- _Exercise aim_
When you reach the line in the listing below that contains "chaise blanche de", begin returning lines exactly as written, and stop after the line that contains "Unos 250 licenciatarios". Return no other lines.

- _Source records_
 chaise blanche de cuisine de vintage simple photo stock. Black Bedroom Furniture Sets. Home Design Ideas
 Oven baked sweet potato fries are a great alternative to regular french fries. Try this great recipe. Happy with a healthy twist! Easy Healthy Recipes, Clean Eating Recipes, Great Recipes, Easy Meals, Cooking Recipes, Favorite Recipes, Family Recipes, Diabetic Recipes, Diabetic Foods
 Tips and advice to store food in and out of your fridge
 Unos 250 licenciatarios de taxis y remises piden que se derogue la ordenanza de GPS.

---

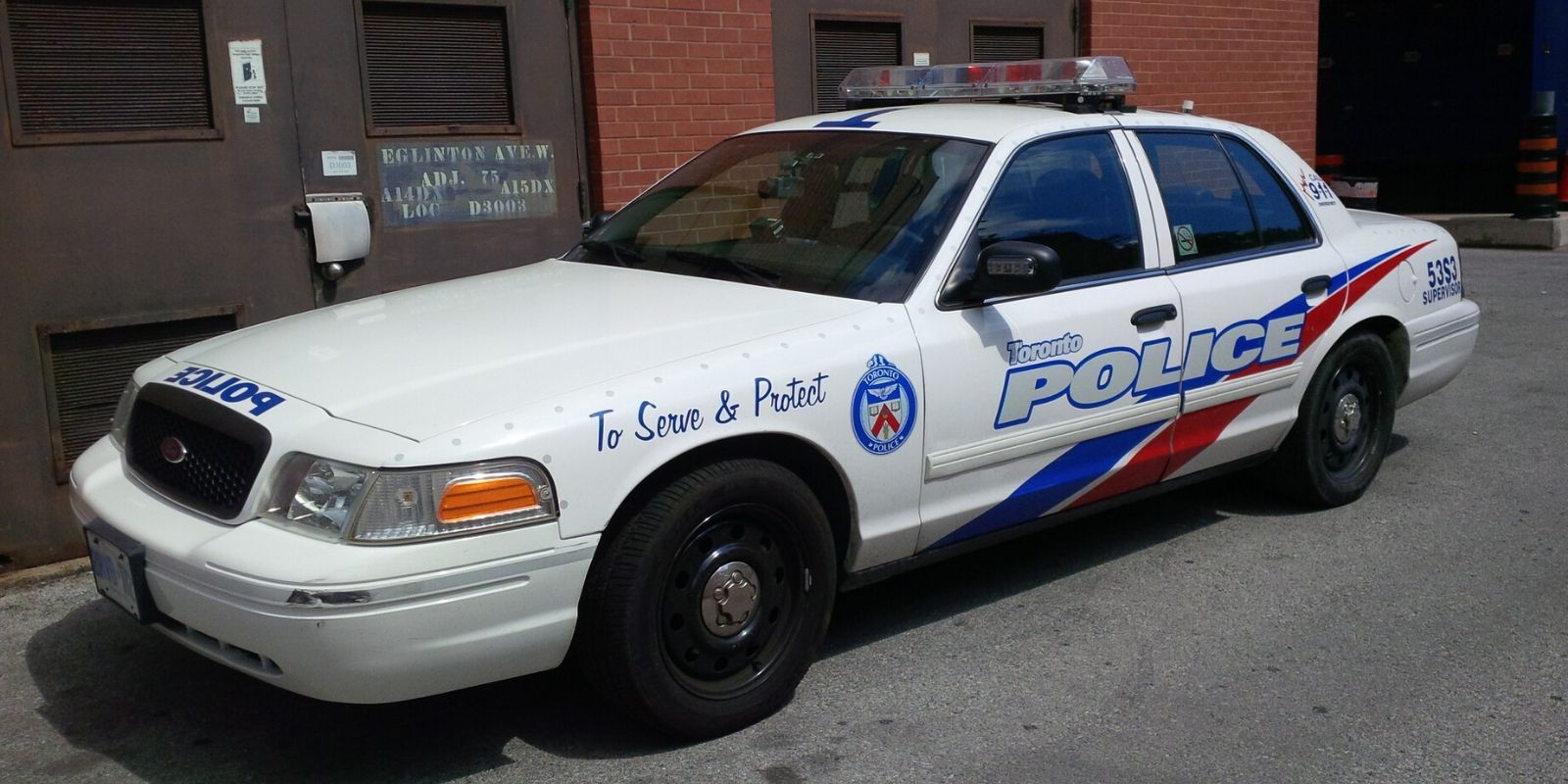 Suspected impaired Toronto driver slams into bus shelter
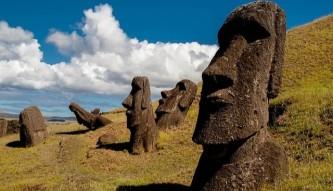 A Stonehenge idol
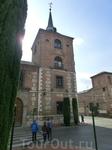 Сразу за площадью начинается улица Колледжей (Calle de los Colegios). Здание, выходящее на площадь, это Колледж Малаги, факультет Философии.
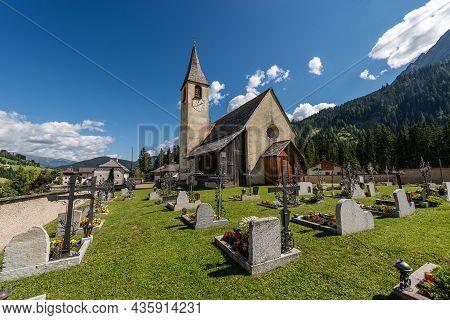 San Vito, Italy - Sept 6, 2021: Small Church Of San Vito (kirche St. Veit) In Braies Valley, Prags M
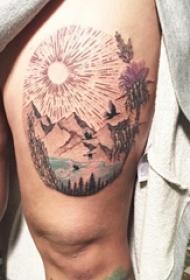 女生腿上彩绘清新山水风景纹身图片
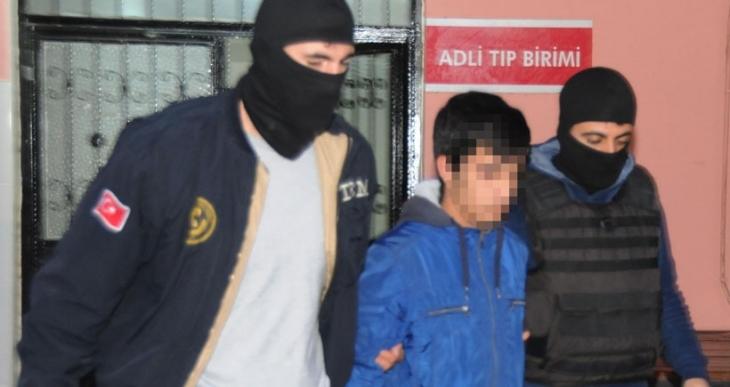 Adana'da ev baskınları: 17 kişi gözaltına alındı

- _Response area_
 chaise blanche de cuisine de vintage simple photo stock. Black Bedroom Furniture Sets. Home Design Ideas
 Oven baked sweet potato fries are a great alternative to regular french fries. Try this great recipe. Happy with a healthy twist! Easy Healthy Recipes, Clean Eating Recipes, Great Recipes, Easy Meals, Cooking Recipes, Favorite Recipes, Family Recipes, Diabetic Recipes, Diabetic Foods
 Tips and advice to store food in and out of your fridge
 Unos 250 licenciatarios de taxis y remises piden que se derogue la ordenanza de GPS.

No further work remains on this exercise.